[Document excerpt]
+-------+
You check your phone. Again. The notification LED pulses with a soft blue glow, and before you've consciously decided to move, your thumb is already unlocking the screen. Something pulled you there. Not physically, but the effect is the same.
In physics, we call this voltage. The difference in electric potential between two points. It's not a force, exactly—it's the promise of one. The possibility of movement. And in the circuits of surveillance capitalism, you are the electron.
The Potential Difference

Voltage doesn't push. It pulls. Or rather, it creates a landscape where certain directions become inevitable.
Take a battery. The negative terminal has an excess of electrons, crowded and repelling each other. The positive terminal has a deficit, electron holes waiting to be filled. Connect them with a conductor and current flows—not because anyone commanded it, but because the difference in potential makes flow the path of least resistance.
The voltage is measured in joules per coulomb. Energy per unit charge. It tells you how much work the electric field can do on each electron that passes through. High voltage means each electron carries more potential energy from one terminal to the other. It means more capacity to do work, to light bulbs, to spin motors, to compute.
But here's what matters: voltage isn't a thing. It's a relationship. A difference. It only exists between two points. The negative terminal means nothing without the positive. The potential is always relative.
Engineering Desire

Your attention is the electron. The platforms are the terminals.
Every notification is a voltage spike. Every red badge, every unread count, every "someone liked your post" creates a difference in potential between where you are and where the platform wants you to be. The higher the voltage, the stronger the pull. The more inevitable your movement becomes.
+-------+
[Raw records]
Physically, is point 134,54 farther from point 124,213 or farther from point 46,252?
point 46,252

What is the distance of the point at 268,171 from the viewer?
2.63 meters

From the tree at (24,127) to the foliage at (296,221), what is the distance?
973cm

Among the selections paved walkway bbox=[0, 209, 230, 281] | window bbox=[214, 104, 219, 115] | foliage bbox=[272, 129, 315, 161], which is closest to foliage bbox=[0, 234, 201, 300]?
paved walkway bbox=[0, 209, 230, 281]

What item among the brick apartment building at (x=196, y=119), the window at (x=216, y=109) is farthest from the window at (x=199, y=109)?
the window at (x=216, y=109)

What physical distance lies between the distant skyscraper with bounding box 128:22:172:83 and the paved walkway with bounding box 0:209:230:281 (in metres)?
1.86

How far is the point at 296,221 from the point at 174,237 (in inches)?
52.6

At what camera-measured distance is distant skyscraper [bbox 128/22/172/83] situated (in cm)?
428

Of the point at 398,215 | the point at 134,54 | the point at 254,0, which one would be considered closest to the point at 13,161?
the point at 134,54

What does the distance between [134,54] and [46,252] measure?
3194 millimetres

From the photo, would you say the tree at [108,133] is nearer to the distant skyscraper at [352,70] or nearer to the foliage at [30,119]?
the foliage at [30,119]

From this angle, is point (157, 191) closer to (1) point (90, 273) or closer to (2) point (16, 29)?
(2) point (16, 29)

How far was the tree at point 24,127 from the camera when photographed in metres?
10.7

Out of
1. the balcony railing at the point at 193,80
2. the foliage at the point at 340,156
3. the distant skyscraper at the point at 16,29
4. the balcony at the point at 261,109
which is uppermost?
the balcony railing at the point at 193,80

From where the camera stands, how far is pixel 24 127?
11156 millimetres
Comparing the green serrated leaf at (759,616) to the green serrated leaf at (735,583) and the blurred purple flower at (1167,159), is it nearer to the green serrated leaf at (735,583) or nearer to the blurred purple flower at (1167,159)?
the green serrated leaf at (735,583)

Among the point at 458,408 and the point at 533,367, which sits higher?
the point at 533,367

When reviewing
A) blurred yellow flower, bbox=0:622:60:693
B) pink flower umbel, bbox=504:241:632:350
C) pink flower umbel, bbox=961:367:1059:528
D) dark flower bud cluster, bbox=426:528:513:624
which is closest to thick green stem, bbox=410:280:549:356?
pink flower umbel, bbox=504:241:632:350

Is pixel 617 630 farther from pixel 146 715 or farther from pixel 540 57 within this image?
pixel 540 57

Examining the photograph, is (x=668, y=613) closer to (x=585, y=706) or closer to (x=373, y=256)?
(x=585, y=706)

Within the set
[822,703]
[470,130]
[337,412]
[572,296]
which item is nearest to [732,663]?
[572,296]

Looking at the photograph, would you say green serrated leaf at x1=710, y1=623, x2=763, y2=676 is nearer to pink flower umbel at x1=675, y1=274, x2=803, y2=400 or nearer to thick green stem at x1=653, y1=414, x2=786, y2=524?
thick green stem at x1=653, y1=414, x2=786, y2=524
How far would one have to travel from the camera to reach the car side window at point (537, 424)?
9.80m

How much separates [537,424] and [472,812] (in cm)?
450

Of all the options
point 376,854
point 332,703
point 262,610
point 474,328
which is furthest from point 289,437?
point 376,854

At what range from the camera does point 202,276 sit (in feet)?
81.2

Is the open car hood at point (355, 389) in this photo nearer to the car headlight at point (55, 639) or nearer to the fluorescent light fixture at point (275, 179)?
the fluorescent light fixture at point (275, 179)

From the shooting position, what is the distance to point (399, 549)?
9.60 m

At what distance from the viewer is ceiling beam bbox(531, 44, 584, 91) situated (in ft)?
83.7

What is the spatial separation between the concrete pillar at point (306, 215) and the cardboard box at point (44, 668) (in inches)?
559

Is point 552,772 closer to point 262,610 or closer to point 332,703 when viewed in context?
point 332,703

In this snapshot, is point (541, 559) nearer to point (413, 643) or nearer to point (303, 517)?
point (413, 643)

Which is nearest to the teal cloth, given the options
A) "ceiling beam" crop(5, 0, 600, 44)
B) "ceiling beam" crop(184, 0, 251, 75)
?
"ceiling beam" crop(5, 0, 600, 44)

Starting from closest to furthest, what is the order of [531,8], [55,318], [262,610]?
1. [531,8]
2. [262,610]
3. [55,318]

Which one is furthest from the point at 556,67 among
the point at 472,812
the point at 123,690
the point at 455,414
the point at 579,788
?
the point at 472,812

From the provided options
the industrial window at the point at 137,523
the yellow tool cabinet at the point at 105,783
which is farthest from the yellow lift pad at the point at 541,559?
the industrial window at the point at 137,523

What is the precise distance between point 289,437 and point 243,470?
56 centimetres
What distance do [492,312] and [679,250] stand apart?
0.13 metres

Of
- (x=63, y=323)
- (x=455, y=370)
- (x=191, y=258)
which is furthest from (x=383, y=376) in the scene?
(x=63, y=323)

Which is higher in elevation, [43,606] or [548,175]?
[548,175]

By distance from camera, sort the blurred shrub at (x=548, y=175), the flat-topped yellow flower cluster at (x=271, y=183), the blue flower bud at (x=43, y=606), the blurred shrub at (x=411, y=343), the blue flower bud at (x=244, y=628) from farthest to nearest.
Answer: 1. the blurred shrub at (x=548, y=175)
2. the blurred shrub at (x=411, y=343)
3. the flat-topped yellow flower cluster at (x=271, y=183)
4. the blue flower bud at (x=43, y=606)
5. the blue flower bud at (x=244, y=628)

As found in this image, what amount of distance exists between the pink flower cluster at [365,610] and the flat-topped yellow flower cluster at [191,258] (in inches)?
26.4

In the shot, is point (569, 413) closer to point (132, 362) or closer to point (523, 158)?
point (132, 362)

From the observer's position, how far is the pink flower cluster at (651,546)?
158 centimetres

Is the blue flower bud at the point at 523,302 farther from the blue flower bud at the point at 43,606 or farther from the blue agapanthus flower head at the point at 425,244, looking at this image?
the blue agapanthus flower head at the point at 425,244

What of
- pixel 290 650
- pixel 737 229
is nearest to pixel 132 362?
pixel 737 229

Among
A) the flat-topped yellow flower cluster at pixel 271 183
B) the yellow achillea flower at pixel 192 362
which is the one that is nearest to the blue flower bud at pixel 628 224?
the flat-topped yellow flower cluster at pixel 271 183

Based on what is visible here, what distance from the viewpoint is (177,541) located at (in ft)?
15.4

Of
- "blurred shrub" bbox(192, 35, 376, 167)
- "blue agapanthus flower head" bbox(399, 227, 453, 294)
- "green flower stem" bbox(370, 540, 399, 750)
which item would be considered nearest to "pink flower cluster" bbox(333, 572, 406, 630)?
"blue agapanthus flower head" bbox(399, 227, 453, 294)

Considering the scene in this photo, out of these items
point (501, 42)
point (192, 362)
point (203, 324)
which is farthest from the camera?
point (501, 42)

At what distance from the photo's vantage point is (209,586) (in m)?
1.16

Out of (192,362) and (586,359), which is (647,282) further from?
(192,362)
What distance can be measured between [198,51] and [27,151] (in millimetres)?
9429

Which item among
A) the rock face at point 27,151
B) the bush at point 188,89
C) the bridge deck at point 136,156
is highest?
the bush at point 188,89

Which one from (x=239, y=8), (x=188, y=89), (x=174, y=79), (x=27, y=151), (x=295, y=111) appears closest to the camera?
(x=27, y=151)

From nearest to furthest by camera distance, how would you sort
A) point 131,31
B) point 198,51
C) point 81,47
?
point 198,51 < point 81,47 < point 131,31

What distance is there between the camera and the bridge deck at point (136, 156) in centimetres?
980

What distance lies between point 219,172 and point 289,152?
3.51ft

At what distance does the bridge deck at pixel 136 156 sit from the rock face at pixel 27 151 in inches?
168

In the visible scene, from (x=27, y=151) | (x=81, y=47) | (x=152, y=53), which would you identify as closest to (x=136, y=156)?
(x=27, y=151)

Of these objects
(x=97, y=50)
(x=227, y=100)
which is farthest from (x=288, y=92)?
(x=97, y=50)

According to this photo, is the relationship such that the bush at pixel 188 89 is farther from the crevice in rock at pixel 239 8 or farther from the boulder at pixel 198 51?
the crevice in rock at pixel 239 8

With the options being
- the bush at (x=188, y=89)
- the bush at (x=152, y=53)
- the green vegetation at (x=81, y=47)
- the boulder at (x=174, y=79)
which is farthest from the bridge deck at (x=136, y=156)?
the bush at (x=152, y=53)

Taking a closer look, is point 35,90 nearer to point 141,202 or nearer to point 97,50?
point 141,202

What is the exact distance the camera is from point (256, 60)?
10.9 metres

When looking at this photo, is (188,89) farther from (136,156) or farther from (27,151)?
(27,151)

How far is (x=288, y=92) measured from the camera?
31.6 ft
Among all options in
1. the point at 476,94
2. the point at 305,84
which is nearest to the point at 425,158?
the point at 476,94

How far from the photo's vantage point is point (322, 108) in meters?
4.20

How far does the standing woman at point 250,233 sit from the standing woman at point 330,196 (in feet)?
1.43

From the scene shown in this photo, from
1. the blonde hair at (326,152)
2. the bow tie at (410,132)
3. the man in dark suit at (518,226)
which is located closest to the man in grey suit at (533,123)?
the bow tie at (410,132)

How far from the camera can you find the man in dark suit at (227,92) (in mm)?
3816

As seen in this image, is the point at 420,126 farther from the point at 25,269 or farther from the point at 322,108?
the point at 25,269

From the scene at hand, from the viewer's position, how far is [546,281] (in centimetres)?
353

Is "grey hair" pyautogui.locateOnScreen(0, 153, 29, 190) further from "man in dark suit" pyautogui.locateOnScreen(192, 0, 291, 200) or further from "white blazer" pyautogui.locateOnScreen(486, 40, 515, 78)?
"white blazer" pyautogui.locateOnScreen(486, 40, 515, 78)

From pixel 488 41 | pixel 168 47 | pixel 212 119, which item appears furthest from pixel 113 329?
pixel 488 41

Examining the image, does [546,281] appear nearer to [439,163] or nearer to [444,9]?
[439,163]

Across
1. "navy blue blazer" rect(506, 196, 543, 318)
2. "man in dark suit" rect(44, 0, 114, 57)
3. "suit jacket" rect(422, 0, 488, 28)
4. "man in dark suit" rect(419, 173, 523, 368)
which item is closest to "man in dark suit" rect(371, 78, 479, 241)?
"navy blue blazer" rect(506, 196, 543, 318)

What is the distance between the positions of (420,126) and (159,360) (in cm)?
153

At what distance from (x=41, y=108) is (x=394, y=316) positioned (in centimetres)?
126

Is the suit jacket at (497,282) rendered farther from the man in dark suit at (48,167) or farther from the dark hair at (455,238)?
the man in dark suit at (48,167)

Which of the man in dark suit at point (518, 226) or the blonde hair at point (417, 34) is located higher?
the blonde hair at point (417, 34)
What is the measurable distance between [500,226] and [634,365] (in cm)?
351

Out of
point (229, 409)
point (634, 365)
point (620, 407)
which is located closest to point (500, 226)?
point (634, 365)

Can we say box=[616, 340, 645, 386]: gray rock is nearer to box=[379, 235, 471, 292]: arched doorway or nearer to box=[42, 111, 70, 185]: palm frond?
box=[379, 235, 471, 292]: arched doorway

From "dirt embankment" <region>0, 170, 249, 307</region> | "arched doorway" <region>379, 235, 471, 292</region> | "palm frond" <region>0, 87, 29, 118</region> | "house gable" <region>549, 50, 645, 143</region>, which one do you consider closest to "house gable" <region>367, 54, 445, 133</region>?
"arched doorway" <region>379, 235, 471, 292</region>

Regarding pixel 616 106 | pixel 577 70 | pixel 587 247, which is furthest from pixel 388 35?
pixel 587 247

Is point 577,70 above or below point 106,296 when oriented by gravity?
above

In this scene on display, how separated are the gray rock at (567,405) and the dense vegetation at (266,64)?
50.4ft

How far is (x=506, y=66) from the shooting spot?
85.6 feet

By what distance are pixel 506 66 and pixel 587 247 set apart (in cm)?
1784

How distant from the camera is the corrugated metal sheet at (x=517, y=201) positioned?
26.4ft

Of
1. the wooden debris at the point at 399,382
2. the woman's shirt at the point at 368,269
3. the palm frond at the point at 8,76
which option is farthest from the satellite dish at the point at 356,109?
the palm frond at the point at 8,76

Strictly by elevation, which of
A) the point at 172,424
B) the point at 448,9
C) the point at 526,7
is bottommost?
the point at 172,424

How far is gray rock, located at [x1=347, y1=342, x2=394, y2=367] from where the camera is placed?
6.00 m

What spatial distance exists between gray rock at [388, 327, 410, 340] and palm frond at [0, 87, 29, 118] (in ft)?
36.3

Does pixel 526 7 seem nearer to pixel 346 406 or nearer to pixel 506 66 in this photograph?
+-------+
[Instruction]
According to the essay on voltage and attention, in what units is voltage measured? Answer from the essay on voltage and attention only, not from the records.

[Answer for this exercise]
Joules per coulomb.